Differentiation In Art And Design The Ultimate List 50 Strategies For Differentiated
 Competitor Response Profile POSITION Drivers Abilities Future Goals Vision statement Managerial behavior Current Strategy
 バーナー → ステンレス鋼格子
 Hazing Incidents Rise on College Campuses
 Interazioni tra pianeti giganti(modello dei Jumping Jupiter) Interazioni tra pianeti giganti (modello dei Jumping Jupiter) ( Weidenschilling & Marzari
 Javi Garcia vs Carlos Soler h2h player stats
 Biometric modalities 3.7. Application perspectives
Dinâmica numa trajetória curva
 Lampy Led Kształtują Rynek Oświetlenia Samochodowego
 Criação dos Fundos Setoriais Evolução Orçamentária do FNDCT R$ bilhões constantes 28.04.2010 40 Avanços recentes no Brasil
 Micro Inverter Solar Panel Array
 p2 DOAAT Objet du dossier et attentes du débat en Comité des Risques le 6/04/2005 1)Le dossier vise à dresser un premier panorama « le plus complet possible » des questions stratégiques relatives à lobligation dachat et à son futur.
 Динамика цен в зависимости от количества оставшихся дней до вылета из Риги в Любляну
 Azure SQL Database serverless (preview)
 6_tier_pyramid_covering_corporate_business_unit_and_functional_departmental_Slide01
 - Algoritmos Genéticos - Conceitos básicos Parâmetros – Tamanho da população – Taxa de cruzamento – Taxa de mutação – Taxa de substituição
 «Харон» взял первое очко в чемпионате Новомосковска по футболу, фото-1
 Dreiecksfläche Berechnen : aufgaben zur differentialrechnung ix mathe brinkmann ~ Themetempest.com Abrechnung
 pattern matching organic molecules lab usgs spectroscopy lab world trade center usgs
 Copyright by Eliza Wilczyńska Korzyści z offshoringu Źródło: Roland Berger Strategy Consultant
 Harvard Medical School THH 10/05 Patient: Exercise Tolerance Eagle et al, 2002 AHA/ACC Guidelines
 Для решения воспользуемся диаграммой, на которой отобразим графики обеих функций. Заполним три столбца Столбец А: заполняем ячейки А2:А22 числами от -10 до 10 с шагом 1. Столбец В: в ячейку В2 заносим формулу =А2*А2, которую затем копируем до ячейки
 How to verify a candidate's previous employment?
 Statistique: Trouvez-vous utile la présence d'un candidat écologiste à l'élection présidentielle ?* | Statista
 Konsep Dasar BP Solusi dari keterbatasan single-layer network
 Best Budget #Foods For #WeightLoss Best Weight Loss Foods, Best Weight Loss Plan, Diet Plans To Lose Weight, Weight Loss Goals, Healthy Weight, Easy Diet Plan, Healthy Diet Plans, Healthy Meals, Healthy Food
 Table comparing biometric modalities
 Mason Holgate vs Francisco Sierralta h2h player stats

◆ ◆ ◆

**AIM OF THE TASK**
Begin with the line above that has "Azure SQL Database serverless (preview)" and continue through the line that has "Harvard Medical School", setting each one down exactly. Stop there.

**TASK OUTPUT**
 Azure SQL Database serverless (preview)
 6_tier_pyramid_covering_corporate_business_unit_and_functional_departmental_Slide01
 - Algoritmos Genéticos - Conceitos básicos Parâmetros – Tamanho da população – Taxa de cruzamento – Taxa de mutação – Taxa de substituição
 «Харон» взял первое очко в чемпионате Новомосковска по футболу, фото-1
 Dreiecksfläche Berechnen : aufgaben zur differentialrechnung ix mathe brinkmann ~ Themetempest.com Abrechnung
 pattern matching organic molecules lab usgs spectroscopy lab world trade center usgs
 Copyright by Eliza Wilczyńska Korzyści z offshoringu Źródło: Roland Berger Strategy Consultant
 Harvard Medical School THH 10/05 Patient: Exercise Tolerance Eagle et al, 2002 AHA/ACC Guidelines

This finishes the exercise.